To make better use of the available bandwidth, it makes more sense to interleave memory accesses from different masters so that the DRAMs can still be used in parallel but to support unconnected transactions at the same time. However, this requires a level of transaction mapping not just for the DRAM controllers themselves but for the interconnect protocols commonly used in SoCs, such as ARM’s AXI.
“One thing that’s interesting about AXI is that it has ordering IDs, but there is no flow control associated with them within AXI itself,” said Wingard.
Instead, in the case of AXI, masters are expected to handle the transaction reordering that needs to be used to maximize multichannel-DRAM throughput. “That raises the issue of getting deadlocks,” Wingard said. “So, we have introduced reordering buffers. One we had that, there was a bunch of other things we could do. If I have a core that doesn’t use AXI and it needs transactions to be strongly ordered I can use pseudo-IDs and use the reordering buffer to put them back together in the expected order. Also some blocks say they are AXI compliant but don’t support reordering, so we can deal with those.”
The other main change for SonicsGN 3.0 is to align the network connectivity with a physical fabric that may span multiple clock, voltage, or power domains
Wingard said: “When we generate a netlist for multi-power domain designs, we have to generate hierarchies. People generally want the logical hierarchy to match physically. But at the top level there will be links that cross boundaries and they can get long so that they need retiming elements. You have to deal with questions such as: which power domain do we put them in? Is the retiming associated with the sender, receiver, or sitting in the middle?”
By providing this information up-front and carrying it through to the implementation flow, it “gives the place-and-route tool an easier problem to solve. And you can visualise where the elements sit.”
Image NoC layout and color coding in SonicsStudio v8
Better visualization was one of the objectives of the version 8 release of SonicsStudio, announced around DAC.
“One of the unique capabilities is to show clocking, power and data demands.
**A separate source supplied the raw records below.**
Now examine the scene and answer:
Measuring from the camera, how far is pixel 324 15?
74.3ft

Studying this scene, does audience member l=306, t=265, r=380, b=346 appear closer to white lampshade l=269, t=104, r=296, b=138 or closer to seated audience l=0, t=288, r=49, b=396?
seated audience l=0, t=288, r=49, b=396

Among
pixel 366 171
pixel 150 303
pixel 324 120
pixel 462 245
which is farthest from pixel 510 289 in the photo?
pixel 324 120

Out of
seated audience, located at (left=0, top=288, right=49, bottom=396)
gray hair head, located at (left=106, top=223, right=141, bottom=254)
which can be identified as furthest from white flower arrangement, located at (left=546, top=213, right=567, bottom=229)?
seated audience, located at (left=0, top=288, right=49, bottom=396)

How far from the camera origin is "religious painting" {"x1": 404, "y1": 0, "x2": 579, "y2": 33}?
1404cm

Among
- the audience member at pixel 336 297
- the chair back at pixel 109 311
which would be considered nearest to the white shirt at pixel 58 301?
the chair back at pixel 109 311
The components are now colored in one clock domain or another, so it is easy to see the various hookup decisions. You can also see latency. As a customer makes choices about interface timing and retiming, they can see and add up tick marks along the path,” Wingard said.
“One of the unique capabilities that we have is that [network] switching elements can have independent data widths coming in. So we can show those based on line width.”
Wingard said the ability to tune bus width can be an effective weapon in reducing power, especially for those that do not need to deliver sustained bandwidth. “You can save a lot by using narrow links. We added a very cool capability: we learned along the years that analyzing the power of an onchip network can be difficult to do. Some parts connected to network are highly active, others not so much. We have an environment for generating traffic for different use-cases. After you’ve generated the netlist, you can run it in simulation and use that to get accurate node switching information that you can then feed to power-aware synthesis.”
Simulation based on the network topology can be used to track performance problems, Wingard said. “The level of instrumentation in simulation environments varies. However, VCD is pretty standard and we can take one of those files and pull it into the environment, which goes and stitches the activity on each interface into end-to-end transactions. That lets you see where something got stuck in a buffer. It makes it easier to home in on performance problems.”